• Stored data:

*** Begin section ***

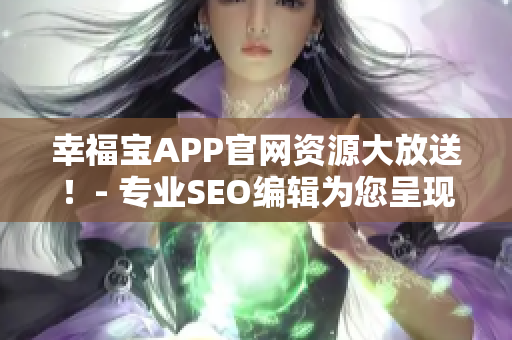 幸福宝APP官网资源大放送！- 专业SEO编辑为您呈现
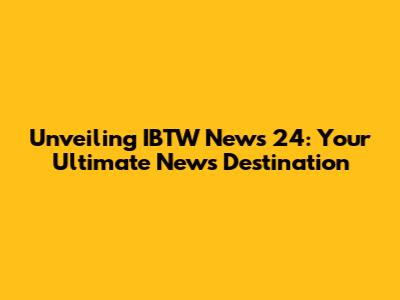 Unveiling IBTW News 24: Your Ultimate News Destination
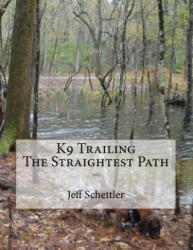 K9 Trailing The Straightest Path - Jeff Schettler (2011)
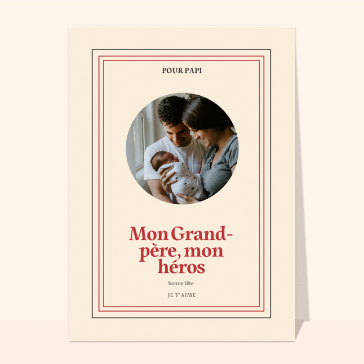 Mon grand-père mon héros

*** End section ***
*** Begin section ***

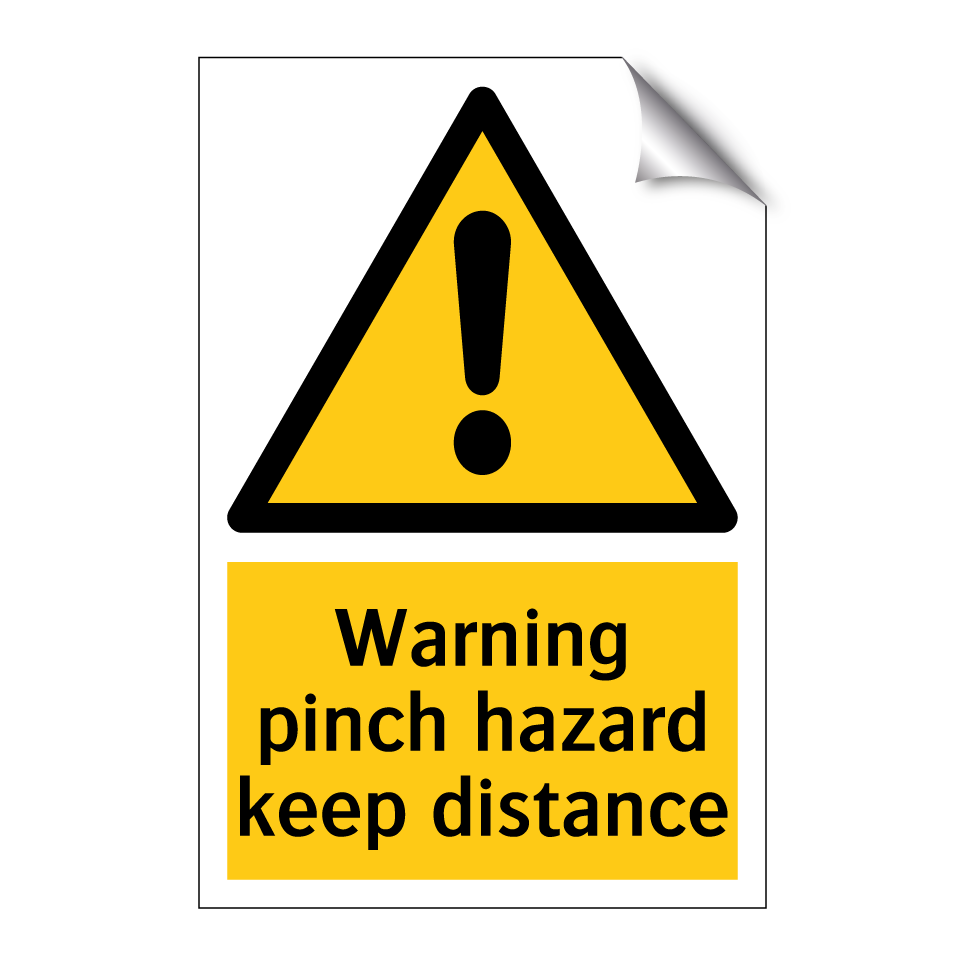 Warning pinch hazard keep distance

*** End section ***
*** Begin section ***

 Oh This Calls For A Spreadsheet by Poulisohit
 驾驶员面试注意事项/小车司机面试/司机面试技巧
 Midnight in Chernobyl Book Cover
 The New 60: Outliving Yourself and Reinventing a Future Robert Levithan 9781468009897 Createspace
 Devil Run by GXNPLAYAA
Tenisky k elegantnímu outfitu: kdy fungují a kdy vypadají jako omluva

*** End section ***

• What the task requires:
Reproduce the listing above only between the lines holding "Unveiling IBTW News" and "Mon grand-père mon héros", inclusive. Every line must match exactly, and pictures are dropped.

• Task answer:
 Unveiling IBTW News 24: Your Ultimate News Destination
 K9 Trailing The Straightest Path - Jeff Schettler (2011)
 Mon grand-père mon héros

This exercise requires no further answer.